I am not completely out of luck.

Though, luck is wearing thin. And it is important to recognize that this is indeed luck. No more mistakes.

I cannot go back in time. That may sound like a cop-out, but it's true. I cannot change what I have already done. I can only do what is in front of me. Clean the kitchen. Make some food. Go for a walk. A run. A bike ride. Knit. Read. Drink coffee. Find a balance. It is terrifying how peaceful, how natural, things become, when it is the only thing left to do.

Sunday, July 20, 2014

House-Sitting and Shawls

I have been house-sitting for my dad and step-mom, Lolita, for the last week. 




I lived here with my dad and Lo for a short period of time after my divorce and before moving in with Thomas, so it's like a second home. 


Gray Cat and Black Cat are great company.

  


I started working on this shawl the other day.


The pattern is one that I knit a few years ago. For Lolita.


I have a sort of love-hate relationship with Lolita's shawl. 

First off, it was a kit I purchased from Knit Picks. I was still a pretty new knitter at the time. I couldn't understand why anyone would spend more money at the local yarn store down the street when one could easily attain boxes of mass-produced yarn online. 

// In later blog-posts, I will get into more detail of the importance of buying locally. For now, think of it like food: You can easily purchase conventionally grown fruits and vegetables from SafeWay (or Vons, for my Fresno friends), or you can support your local farmers, buy organic produce, milk from happy cows, etc. //  

Another bummer about the shawl is that the pattern had a few issues. There were mistakes in the first chart, so the website put out an errata to remedy the situation. Unfortunately, the errata also had errors.   

Third, shawls grow. Constantly. Every other row, stitches are added to the garment. This means, every other row, minutes are added. By the time I was at the end of Lolita's shawl, it took me about an hour to get through one row.

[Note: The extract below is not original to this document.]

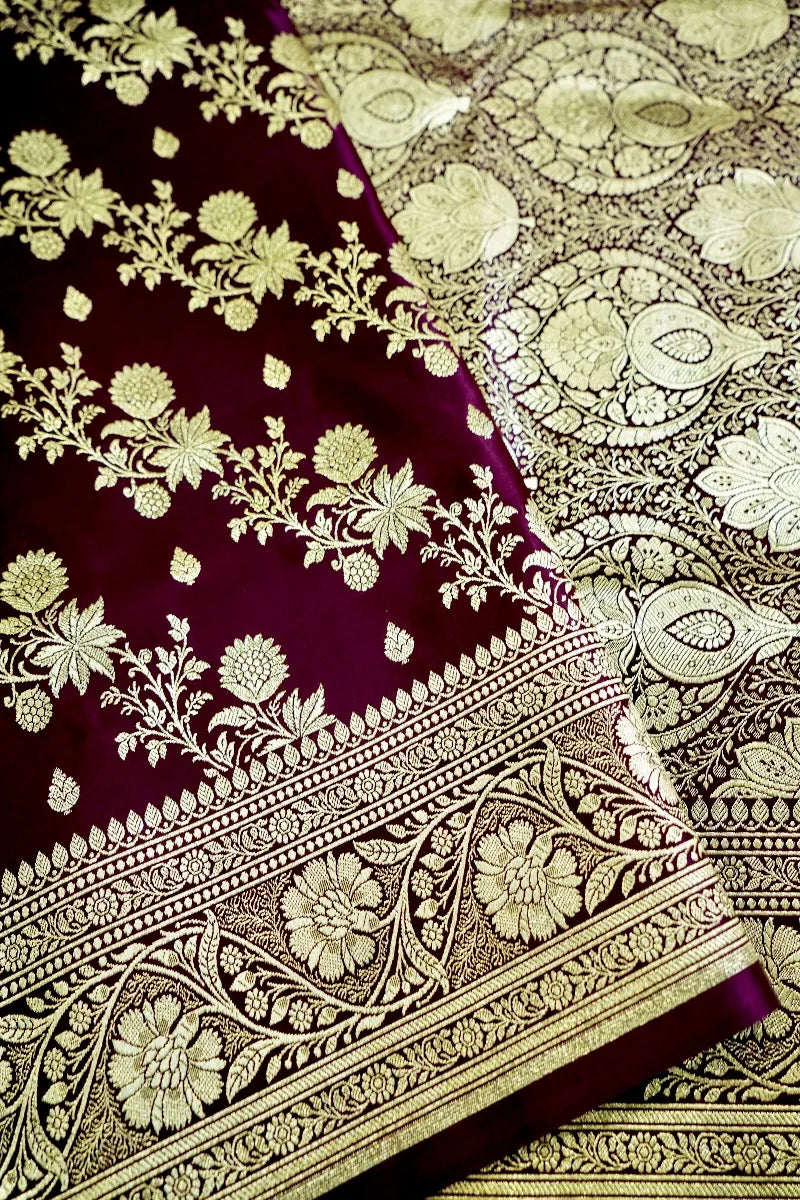 Indian traditional sarees Varanasi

On the plus side, I ended up with one of the most beautiful garments I had ever completed. And Lolita loves it. After blocking the piece, I told myself that I would probably never make another shawl ever again. 


So here I am. Starting another shawl.
  

With Gray Cat by my side.

Tuesday, July 15, 2014

The Office

This is where I knit. 


When I work here, this corner is my office. When it's mealtime, it is the dining room. And when this area isn't being used, it is simply a table in the corner of our bedroom. 

It is my favourite room in our apartment.

When I think about growth, it isn't usually something as simple as getting up and opening the blinds. But within the last few weeks, I have come to appreciate the morning light coming through these windows. I have realized that this table has provided a space for me. It has given me the ability to continue to grow in the craft that I have been so blessed to be part of. 

Sitting down with a pair of needles and a ball of yarn is a wonderful feeling. But being able to sit down with my notebook, a cup of coffee, and my latest knitting project feels so empowering. *Knit a few rows, sip some coffee, write down my thoughts. Repeat from * .

  I can get used to this.


 Of course, this space isn't all about cups of coffee and luxury yarns. Like I said, this is my office. Where I work. Along with that stillness in the quiet morning comes a sense of responsibility. When I begin treating my art as my job, that is when my work has the best results. 


It's time for me to be bold. It's time to start taking my business -- my talent, my passion -- seriously. It's time I put some worth in the work that I have accomplished.